# AI/ML Assessment 2

## Imports

In [6]:
# To retrieve requirements to run this notebook, run: !pip freexe > requirements.txt, for a user to install the requirements, run: !pip install -r requirements.txt
import pandas as pd
import seaborn as sns
import plotly.express as px
import sklearn as sk
from sklearn.datasets import fetch_california_housing


# California Housing dataset 

### Summary of California Housing Dataset:

The California Housing dataset contains features describing various geographical locations in California and targets the median house value for districts. Each data instance represents a district, and the dataset includes the following features:

- Median Income: Median income of households in the district.
- Housing Median Age: Median age of houses in the district.
- Average Rooms: Average number of rooms in houses in the district.
- Average Bedrooms: Average number of bedrooms in houses in the district.
- Population: Population of the district.
- Households: Number of households in the district.
- Latitude and Longitude: Geographic coordinates of the district.
- Median House Value: Median house value for houses in the district (target variable).

### Application of Supervised Machine Learning:

1. **Regression Analysis:**
   - The dataset can be used for regression analysis to predict the median house value based on the geographical and demographic features.
   - Various regression algorithms such as linear regression, decision trees, random forests, gradient boosting, or neural networks can be applied.
   - Performance metrics such as mean squared error (MSE), mean absolute error (MAE), root mean squared error (RMSE), and R-squared can be used to evaluate model performance.

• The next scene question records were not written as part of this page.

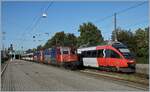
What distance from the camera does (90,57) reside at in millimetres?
37625

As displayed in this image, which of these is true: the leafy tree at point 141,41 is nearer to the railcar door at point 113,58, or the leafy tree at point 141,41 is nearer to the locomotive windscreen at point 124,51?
the railcar door at point 113,58

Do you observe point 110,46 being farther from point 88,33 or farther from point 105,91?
point 88,33

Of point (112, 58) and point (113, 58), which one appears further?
point (112, 58)

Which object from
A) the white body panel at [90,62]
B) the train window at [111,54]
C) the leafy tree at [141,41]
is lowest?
the white body panel at [90,62]

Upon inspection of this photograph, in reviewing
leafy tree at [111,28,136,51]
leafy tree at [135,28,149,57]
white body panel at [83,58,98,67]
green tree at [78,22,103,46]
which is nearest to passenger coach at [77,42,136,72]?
white body panel at [83,58,98,67]

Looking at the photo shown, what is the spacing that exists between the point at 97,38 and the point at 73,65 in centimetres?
5627

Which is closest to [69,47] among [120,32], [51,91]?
[51,91]

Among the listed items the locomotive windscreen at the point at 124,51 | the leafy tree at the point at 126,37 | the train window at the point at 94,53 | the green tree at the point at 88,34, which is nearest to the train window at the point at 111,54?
the locomotive windscreen at the point at 124,51

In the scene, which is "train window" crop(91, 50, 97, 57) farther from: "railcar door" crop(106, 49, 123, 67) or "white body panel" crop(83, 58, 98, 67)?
"railcar door" crop(106, 49, 123, 67)

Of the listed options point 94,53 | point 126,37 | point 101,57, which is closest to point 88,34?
point 126,37

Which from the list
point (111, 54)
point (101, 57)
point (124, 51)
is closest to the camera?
point (124, 51)

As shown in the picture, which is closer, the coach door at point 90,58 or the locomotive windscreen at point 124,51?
the locomotive windscreen at point 124,51

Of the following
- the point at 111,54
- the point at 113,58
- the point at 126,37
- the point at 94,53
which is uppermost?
the point at 126,37

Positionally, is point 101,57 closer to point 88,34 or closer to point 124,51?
point 124,51
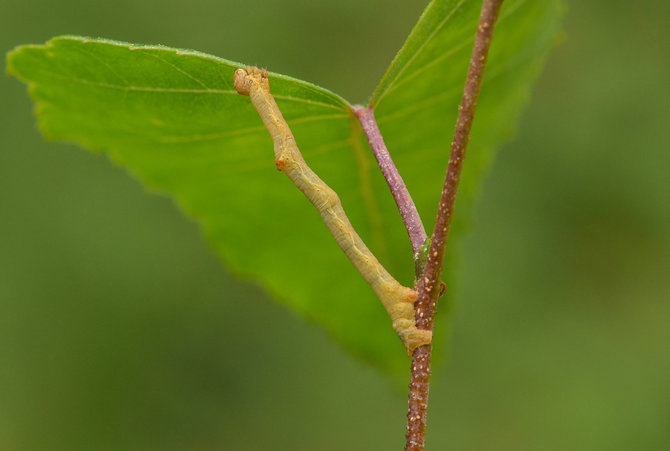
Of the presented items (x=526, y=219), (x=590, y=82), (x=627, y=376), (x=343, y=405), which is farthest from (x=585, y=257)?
(x=343, y=405)

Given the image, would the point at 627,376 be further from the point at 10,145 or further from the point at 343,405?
the point at 10,145

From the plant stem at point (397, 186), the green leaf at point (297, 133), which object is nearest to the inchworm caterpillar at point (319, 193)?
the green leaf at point (297, 133)

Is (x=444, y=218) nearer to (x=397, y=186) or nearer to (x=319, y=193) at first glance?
(x=397, y=186)

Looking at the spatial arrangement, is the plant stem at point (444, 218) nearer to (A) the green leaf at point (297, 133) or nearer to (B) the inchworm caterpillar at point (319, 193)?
(B) the inchworm caterpillar at point (319, 193)

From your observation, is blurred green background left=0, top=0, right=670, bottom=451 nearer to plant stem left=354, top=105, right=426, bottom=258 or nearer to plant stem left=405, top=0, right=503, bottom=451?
plant stem left=354, top=105, right=426, bottom=258

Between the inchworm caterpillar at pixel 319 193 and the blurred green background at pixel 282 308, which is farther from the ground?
the blurred green background at pixel 282 308

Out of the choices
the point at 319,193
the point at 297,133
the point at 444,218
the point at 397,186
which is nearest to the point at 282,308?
the point at 297,133
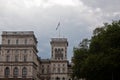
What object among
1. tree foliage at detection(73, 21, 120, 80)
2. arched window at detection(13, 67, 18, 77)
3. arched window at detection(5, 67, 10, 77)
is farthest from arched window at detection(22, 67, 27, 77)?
tree foliage at detection(73, 21, 120, 80)

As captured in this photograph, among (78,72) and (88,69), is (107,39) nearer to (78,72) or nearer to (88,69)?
(88,69)

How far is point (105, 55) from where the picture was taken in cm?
9506

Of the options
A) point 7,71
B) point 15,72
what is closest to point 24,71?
point 15,72

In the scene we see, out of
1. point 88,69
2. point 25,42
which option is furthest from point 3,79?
point 88,69

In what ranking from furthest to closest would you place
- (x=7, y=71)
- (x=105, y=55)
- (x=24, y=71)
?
1. (x=7, y=71)
2. (x=24, y=71)
3. (x=105, y=55)

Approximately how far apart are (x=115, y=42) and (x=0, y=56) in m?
95.9

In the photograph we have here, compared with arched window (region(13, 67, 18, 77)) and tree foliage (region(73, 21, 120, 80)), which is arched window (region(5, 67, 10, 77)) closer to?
arched window (region(13, 67, 18, 77))

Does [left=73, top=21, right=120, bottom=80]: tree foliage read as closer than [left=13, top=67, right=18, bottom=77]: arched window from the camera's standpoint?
Yes

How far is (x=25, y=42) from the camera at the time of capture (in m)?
182

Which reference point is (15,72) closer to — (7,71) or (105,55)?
(7,71)

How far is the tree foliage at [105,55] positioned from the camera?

### Application of Unsupervised Machine Learning:

1. **Clustering Analysis:**
   - Apply clustering algorithms such as K-means or DBSCAN to group similar geographical regions together based on demographic features.
   - Identify clusters of regions with similar housing characteristics, which can provide insights into spatial patterns and regional disparities.
   - Visualization techniques such as heatmaps or choropleth maps can be used to visualize cluster densities and spatial patterns of housing characteristics.

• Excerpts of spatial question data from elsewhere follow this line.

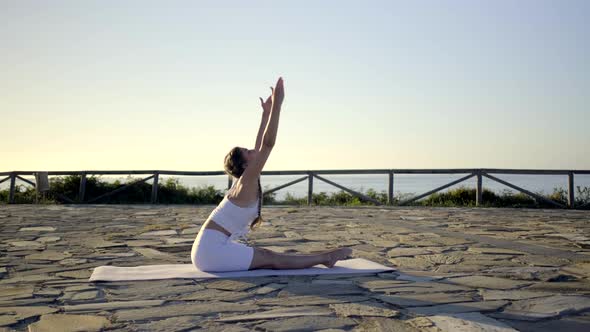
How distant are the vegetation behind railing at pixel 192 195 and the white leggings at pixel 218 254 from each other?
32.8 ft

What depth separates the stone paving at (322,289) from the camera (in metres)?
2.84

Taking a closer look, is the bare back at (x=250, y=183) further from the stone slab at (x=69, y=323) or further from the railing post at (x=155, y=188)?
the railing post at (x=155, y=188)

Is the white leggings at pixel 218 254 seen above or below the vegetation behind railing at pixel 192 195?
below

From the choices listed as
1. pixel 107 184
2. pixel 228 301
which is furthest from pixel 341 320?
pixel 107 184

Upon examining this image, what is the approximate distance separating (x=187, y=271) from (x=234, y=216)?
659mm

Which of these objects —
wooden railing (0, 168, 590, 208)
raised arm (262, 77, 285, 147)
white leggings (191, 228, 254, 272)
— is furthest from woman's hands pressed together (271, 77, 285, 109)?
wooden railing (0, 168, 590, 208)

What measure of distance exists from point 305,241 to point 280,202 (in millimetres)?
8155

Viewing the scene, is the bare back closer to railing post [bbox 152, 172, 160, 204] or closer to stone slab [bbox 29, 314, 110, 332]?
stone slab [bbox 29, 314, 110, 332]

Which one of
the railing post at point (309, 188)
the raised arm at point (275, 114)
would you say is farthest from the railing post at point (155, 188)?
the raised arm at point (275, 114)

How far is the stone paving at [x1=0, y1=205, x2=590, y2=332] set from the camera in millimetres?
2842

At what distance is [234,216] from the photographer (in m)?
4.04

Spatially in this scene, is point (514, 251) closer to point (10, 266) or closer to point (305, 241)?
point (305, 241)

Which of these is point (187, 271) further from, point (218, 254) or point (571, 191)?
point (571, 191)

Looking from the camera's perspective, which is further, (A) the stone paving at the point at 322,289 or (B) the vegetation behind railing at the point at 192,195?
(B) the vegetation behind railing at the point at 192,195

2. **Dimensionality Reduction:**
   - Use techniques like Principal Component Analysis (PCA) to reduce the dimensionality of the dataset and visualize high-dimensional data in lower dimensions.
   - Explore underlying patterns or relationships between features and identify the most informative features that distinguish between districts.

3. **Anomaly Detection:**
   - Identify outliers or unusual patterns in the data, such as districts with significantly different housing characteristics compared to neighboring regions.
   - Anomaly detection techniques can help identify regions with unexpected housing trends or anomalies in the data, which may require further investigation.

### Summary:
The California Housing dataset offers opportunities for both supervised and unsupervised machine learning techniques. Supervised learning can be applied to predict house prices based on demographic and geographical features, while unsupervised learning can provide insights into spatial patterns, regional disparities, and anomalies within California districts. These techniques can inform urban planning, real estate development, and policy-making decisions by understanding housing market dynamics and socio-economic patterns across different regions of California.

In [10]:
# California housing data set
housing_df = fetch_california_housing()

# convert to DataFrame if needed
housing_df = pd.DataFrame(housing_df.data, columns=housing_df.feature_names)


# Display the first few rows of the DataFrame
housing_df


Unnamed: 0,MedInc,HouseAge,AveRooms,AveBedrms,Population,AveOccup,Latitude,Longitude
0,8.3252,41.0,6.984127,1.023810,322.0,2.555556,37.88,-122.23
1,8.3014,21.0,6.238137,0.971880,2401.0,2.109842,37.86,-122.22
2,7.2574,52.0,8.288136,1.073446,496.0,2.802260,37.85,-122.24
3,5.6431,52.0,5.817352,1.073059,558.0,2.547945,37.85,-122.25
4,3.8462,52.0,6.281853,1.081081,565.0,2.181467,37.85,-122.25
...,...,...,...,...,...,...,...,...
20635,1.5603,25.0,5.045455,1.133333,845.0,2.560606,39.48,-121.09
20636,2.5568,18.0,6.114035,1.315789,356.0,3.122807,39.49,-121.21
20637,1.7000,17.0,5.205543,1.120092,1007.0,2.325635,39.43,-121.22
20638,1.8672,18.0,5.329513,1.171920,741.0,2.123209,39.43,-121.32


# Supervised ML Question

### Question: Can we predict the median house value (target variable) in California districts based on various demographic and geographical features?

# Unsupervised ML Questions
### Can the California Housing data be clustered into economic regions based on median_income?